* **Stated goal A**: Reproduce word for word the part of the passage on language models and retail data that begins at "The magnitude of" and ends after "items got returned.".
* **Stated goal B**: Name every covariate that each observation has in the Online Retail dataset, according to the passage on language models and retail data.
* **Stated goal C**:
Answer these questions from the passage on language models and retail data:
(i) Which dataset is the main target of study?
(ii) What letter begins the invoice number of a canceled transaction?
(iii) How many countries does the Online Retail dataset cover in total?

* **Reading passage**:
======

II-4 Fine-tuning PLMs

Fine-tuning a pre-trained language model (PLM) has become the standard for doing transfer learning in natural language processing. Over the last three years, fine-tuning[Howard and Ruder, 2018] has superseded the use of feature extraction of pre-trained embeddings[Peters et al., 2018] while PLMs are favoured over models trained on translation [McCann et al., 2018], natural language inference [Conneau et al., 2017], and other tasks due to their increased sample efficiency and performance [Zhang and Bowman, 2019]. The empirical success of these methods has led to the development of even larger models [Devlin et al., 2019, Raffel et al., 2020]. Recent models are so large in fact that they can achieve reasonable performance without any parameter updates[Brown et al., 2020]. The limitations of this zero-shot setting, however, make it likely that in order to achieve the best performance or stay reasonably efficient, fine-tuning will continue to be the modus operandi when using large PLMs in practice.

III Datasets and Data Preparation

Three different text datasets are used in this paper. We use Online Retail dataset[Chen et al., 2015] as our main target of study. It focuses on a narrow domain of e-commerce, as this British Online retailer sells a limited number of things during the period when this dataset is collected. We use Amazon dataset as a dataset that is similar but covers a broader range of things, as they are both e-commerce datasets. The openwebtext dataset[Aaron and Vanya, 2019] is considered as a close analogy to what text datasets are used for RoBERTa training, and it is only used for cross reference when computing vocabulary similarity. Only part of it is sampled due to its much larger size compared to the other two datasets.

The online retail dataset consists of transactions occurring between 01/12/2010 and 09/12/2011 for a UK-based and registered non-store online retail. The company mainly sells unique all-occasion gifts. Many customers of the company are wholesalers. Each observation has eight covariates, which are invoice ID, stock code, item description, quantity, date, unit price, customer ID, and country. The invoice ID is a 6-digit number uniquely assigned by the retail to be able to identify if different items belong to the same user. Canceled transactions is indicated by invoice number which starts with letter ’C’. The stock code is a 5-digit integral number uniquely assigned to each distinct product, while the customer ID is a 5-digit user specific integer. The item description is a short sentence describing what the item is. Date is the day and time when each transaction was generated. The last one is country, showing the name of the country where each customer resides. There are 37 countries in total, ranging from North America to EU, with most customers from UK and France. The first five lines of the dataset is shown in Figure 1.

Refer to caption — Figure 1: a snippet of the Online Retail dataset

There are some special entries and interesting characteristics in the dataset that are worth mentioning:

•
Transactions with negative quantity
- –
  
  The magnitude of those negative values match with previous purchase records in the dataset.
- –
  
  In the context of online retail, it means some items got returned.
•
Transactions with zero or negative price.
- –
  
  Transactions with zero price does not bring useful information to analysis, moreover mainly there are not any description for such transactions.
- –
  
  Transactions with negative price. From the description we could see that these transactions were probably made as corrections.

======

* **Contour labeling entries**:
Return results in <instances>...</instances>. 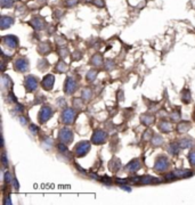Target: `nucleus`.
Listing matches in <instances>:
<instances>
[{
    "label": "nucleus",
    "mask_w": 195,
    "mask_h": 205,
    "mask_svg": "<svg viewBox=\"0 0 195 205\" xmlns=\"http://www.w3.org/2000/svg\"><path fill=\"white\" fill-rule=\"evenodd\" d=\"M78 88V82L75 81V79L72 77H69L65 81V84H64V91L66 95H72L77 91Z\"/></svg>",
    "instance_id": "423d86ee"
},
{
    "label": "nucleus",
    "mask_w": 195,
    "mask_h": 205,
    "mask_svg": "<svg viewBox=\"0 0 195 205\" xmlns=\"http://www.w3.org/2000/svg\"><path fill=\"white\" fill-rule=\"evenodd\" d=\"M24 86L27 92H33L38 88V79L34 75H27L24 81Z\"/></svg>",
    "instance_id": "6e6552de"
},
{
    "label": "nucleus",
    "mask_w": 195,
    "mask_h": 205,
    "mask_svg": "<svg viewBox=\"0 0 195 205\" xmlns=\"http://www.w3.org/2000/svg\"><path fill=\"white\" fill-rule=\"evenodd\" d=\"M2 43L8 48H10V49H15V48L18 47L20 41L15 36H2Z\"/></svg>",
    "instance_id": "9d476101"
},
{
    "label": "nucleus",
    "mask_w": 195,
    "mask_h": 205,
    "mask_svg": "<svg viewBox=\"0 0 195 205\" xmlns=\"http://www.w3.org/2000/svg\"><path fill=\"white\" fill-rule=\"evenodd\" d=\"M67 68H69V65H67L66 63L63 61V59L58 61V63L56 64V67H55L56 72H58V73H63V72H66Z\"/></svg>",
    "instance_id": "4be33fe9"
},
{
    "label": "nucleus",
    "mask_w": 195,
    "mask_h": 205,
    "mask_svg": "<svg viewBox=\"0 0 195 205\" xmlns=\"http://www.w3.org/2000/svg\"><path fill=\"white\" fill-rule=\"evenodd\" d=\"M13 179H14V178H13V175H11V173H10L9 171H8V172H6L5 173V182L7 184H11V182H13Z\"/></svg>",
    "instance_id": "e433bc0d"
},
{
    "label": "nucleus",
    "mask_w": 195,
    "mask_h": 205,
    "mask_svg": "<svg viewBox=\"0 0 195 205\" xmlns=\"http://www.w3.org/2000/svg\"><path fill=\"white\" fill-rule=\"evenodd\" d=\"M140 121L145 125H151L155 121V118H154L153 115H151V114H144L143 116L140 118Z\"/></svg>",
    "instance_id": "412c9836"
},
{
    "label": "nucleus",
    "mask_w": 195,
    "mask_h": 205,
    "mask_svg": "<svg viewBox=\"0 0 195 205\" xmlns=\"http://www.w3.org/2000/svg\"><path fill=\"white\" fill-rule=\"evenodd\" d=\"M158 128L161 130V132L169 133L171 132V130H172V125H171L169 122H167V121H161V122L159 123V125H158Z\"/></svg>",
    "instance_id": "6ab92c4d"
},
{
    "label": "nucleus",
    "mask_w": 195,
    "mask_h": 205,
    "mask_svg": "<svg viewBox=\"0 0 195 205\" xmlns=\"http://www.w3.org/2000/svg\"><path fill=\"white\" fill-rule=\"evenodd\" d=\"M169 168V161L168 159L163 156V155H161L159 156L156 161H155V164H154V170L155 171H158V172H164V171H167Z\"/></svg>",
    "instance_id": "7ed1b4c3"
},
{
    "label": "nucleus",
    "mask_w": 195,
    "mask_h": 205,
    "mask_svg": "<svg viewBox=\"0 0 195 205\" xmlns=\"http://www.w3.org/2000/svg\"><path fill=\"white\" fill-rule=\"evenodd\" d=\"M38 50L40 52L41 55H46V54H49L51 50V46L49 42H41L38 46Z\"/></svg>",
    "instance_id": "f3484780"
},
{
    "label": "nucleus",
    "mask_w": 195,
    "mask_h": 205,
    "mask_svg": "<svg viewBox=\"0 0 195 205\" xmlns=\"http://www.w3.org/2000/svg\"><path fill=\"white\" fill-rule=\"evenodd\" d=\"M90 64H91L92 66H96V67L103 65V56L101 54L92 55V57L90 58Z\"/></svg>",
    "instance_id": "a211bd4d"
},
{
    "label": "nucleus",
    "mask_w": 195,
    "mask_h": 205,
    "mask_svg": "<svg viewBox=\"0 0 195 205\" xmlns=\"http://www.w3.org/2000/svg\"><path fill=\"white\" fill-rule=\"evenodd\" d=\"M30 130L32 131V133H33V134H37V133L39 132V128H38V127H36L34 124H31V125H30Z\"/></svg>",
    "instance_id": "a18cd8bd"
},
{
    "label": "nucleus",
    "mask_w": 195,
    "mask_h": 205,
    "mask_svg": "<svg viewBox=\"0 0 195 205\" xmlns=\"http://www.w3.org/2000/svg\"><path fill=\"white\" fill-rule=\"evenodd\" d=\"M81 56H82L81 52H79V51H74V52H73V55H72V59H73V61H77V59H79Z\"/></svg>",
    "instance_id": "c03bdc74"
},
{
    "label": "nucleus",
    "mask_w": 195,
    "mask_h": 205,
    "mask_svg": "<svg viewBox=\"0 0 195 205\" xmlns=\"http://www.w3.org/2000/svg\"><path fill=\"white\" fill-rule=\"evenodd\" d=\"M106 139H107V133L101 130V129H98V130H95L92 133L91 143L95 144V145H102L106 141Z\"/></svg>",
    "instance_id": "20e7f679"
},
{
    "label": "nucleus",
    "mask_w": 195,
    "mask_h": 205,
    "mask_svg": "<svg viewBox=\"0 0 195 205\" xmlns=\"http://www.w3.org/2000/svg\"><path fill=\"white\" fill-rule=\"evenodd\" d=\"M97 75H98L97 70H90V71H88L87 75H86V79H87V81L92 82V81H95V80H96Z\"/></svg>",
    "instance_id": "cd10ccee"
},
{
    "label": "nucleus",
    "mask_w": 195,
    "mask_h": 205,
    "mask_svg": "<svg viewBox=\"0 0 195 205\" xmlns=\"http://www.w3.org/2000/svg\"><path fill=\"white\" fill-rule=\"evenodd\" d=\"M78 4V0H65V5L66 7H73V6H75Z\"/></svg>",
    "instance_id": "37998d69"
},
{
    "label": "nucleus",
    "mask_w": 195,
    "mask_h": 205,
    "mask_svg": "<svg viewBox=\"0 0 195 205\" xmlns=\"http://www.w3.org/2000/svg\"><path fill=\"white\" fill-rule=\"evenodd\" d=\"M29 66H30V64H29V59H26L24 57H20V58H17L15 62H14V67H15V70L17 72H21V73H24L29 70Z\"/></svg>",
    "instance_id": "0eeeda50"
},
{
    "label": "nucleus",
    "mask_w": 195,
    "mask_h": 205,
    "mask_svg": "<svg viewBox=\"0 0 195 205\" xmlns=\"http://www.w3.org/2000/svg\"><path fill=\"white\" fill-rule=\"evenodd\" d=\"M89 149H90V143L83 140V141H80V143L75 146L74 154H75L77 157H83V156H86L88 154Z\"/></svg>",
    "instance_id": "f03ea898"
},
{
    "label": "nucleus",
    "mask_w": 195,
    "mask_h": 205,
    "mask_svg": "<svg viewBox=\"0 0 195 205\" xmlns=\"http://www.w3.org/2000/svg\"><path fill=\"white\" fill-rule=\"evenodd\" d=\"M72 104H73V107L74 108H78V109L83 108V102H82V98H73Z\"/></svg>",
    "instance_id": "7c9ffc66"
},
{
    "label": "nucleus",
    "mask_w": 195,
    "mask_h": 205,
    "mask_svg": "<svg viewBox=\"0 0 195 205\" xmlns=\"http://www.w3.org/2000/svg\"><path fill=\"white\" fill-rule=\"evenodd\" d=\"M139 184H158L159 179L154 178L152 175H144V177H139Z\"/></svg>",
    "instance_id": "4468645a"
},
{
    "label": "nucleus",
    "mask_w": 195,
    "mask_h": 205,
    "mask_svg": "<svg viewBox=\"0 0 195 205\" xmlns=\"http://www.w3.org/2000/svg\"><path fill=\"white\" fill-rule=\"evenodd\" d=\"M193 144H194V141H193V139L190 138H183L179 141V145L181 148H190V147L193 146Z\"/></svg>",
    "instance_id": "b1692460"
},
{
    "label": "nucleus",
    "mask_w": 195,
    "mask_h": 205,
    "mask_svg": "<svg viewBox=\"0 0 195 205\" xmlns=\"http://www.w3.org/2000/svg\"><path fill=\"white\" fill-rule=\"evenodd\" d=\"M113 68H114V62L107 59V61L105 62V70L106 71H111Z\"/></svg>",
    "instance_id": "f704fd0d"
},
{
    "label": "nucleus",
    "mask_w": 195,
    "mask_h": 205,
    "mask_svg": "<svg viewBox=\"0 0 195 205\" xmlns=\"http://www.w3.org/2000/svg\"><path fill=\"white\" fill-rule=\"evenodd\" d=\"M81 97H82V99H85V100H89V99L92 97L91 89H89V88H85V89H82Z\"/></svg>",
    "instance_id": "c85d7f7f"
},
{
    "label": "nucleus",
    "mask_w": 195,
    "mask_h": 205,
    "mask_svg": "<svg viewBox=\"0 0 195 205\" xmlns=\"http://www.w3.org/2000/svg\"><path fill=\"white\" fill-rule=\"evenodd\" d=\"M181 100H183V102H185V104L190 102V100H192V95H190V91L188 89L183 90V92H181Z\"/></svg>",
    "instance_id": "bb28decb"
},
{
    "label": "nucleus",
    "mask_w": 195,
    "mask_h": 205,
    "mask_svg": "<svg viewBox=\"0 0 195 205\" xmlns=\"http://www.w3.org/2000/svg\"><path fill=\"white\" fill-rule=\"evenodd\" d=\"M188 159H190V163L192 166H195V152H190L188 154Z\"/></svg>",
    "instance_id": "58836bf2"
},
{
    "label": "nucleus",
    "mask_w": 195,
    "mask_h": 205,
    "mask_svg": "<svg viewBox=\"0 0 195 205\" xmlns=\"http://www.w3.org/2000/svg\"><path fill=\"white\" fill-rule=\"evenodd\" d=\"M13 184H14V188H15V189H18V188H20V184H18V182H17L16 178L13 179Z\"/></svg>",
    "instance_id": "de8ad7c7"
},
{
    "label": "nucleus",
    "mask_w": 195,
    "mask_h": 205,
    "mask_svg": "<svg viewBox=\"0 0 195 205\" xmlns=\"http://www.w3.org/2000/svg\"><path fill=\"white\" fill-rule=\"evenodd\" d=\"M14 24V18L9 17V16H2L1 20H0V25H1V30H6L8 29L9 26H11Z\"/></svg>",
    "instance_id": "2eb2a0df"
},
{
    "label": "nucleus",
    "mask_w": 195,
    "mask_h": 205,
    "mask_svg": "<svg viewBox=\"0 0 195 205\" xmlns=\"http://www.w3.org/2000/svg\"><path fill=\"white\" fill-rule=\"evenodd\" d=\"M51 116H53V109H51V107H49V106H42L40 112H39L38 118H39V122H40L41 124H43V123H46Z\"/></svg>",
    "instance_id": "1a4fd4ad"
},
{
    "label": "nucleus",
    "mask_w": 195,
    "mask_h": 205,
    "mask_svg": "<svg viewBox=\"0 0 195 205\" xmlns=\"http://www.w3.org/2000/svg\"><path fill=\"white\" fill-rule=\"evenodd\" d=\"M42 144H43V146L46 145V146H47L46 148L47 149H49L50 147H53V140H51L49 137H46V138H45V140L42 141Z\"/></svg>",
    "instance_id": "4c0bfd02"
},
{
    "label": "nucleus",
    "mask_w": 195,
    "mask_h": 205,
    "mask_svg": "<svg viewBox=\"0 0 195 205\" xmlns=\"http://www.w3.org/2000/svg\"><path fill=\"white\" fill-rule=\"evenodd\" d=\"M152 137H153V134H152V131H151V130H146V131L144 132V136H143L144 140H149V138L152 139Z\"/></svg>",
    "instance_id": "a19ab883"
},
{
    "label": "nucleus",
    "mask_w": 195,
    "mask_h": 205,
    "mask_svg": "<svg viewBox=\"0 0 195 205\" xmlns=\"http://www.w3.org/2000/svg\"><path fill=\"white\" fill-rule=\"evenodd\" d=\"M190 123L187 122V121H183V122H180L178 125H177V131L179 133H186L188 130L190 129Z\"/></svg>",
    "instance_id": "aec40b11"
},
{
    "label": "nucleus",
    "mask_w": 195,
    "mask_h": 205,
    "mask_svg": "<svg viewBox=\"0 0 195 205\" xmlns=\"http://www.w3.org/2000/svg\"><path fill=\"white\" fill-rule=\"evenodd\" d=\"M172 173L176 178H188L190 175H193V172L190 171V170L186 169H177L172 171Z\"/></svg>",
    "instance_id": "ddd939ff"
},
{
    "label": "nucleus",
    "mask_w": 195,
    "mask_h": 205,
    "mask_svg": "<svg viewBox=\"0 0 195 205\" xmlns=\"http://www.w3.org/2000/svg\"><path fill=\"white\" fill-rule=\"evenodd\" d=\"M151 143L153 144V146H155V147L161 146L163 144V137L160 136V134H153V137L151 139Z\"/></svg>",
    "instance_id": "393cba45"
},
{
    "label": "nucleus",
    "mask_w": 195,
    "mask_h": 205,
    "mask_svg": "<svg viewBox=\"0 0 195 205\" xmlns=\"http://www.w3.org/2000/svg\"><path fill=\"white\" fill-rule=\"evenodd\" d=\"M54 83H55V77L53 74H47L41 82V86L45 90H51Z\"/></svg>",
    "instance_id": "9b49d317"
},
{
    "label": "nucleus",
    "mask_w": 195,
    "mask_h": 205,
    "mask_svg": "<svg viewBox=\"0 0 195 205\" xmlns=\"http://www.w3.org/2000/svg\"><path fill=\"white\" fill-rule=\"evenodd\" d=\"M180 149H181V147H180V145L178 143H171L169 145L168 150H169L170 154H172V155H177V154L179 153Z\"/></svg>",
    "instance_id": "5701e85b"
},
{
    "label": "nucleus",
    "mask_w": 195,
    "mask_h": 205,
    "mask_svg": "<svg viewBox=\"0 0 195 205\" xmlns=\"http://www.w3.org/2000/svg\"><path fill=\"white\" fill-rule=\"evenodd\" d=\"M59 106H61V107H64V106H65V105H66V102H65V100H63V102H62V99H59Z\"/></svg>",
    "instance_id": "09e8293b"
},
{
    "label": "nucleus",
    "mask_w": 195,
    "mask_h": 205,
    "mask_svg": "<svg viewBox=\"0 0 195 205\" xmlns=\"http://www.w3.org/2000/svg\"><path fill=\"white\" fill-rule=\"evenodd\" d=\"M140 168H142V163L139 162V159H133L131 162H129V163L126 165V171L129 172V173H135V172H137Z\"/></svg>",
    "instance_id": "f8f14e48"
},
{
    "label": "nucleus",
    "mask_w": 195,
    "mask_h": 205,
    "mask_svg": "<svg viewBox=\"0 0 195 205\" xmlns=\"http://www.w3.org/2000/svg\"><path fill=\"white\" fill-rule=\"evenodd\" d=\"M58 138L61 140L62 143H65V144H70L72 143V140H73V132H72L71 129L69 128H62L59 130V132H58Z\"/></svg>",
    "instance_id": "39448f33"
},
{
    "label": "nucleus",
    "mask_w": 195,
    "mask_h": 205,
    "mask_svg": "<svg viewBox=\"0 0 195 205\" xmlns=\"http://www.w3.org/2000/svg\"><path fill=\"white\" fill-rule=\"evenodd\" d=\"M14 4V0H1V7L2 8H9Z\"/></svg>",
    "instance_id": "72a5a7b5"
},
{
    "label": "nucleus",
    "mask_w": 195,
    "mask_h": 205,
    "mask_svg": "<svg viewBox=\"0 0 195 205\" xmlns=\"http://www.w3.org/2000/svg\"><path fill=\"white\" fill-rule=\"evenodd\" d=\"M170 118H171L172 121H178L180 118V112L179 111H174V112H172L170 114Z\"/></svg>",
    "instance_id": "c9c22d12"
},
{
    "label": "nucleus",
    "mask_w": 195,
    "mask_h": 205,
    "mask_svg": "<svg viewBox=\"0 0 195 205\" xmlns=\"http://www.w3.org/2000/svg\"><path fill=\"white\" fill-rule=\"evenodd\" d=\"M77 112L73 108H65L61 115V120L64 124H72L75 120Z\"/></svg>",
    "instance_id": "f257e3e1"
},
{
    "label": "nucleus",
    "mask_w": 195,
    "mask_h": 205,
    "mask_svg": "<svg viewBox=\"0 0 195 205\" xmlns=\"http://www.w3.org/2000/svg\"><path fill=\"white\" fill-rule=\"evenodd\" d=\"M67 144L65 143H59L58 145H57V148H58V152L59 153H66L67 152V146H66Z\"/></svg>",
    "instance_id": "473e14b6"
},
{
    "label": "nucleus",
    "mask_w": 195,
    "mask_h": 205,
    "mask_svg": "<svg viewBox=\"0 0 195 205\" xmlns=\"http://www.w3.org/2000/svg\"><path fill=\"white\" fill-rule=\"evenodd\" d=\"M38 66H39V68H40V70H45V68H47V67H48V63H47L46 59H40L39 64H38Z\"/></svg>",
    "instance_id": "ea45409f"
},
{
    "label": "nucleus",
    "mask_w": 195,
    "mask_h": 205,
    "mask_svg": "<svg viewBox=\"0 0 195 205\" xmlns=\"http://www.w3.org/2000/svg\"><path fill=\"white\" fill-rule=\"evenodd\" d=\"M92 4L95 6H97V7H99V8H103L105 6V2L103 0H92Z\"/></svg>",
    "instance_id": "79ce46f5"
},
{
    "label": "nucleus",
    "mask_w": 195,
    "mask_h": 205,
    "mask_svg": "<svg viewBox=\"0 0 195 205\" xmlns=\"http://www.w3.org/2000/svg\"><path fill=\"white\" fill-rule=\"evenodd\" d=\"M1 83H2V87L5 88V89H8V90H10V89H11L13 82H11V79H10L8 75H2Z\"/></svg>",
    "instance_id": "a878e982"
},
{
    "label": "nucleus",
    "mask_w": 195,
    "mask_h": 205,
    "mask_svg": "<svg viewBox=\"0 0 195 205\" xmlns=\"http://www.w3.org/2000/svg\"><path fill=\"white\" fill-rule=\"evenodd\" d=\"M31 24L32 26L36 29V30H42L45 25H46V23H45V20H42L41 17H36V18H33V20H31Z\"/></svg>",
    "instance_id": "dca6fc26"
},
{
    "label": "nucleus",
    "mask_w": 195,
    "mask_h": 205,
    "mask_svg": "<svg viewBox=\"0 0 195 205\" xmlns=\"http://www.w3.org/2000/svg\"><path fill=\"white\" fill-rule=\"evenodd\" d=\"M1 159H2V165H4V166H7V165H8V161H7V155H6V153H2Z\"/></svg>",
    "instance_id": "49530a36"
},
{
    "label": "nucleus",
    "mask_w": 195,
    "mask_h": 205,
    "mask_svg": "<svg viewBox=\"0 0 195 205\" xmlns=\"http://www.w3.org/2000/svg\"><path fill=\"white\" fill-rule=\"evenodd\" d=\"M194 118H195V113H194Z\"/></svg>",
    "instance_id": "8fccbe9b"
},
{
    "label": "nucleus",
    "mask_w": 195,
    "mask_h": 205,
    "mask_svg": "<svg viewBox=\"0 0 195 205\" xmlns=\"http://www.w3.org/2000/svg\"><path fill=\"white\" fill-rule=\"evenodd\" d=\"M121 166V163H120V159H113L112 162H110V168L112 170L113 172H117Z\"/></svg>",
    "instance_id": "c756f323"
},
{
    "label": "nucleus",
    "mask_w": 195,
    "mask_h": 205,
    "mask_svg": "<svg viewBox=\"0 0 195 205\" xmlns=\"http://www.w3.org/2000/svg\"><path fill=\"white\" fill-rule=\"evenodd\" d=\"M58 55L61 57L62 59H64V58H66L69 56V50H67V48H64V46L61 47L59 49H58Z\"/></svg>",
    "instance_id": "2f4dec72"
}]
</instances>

======

* **Reply A**:
The magnitude of those negative values match with previous purchase records in the dataset.
- –
  
  In the context of online retail, it means some items got returned.

* **Reply B**: invoice ID, stock code, item description, quantity, date, unit price, customer ID, country

* **Reply C**:
(i) The Online Retail dataset
(ii) C
(iii) 37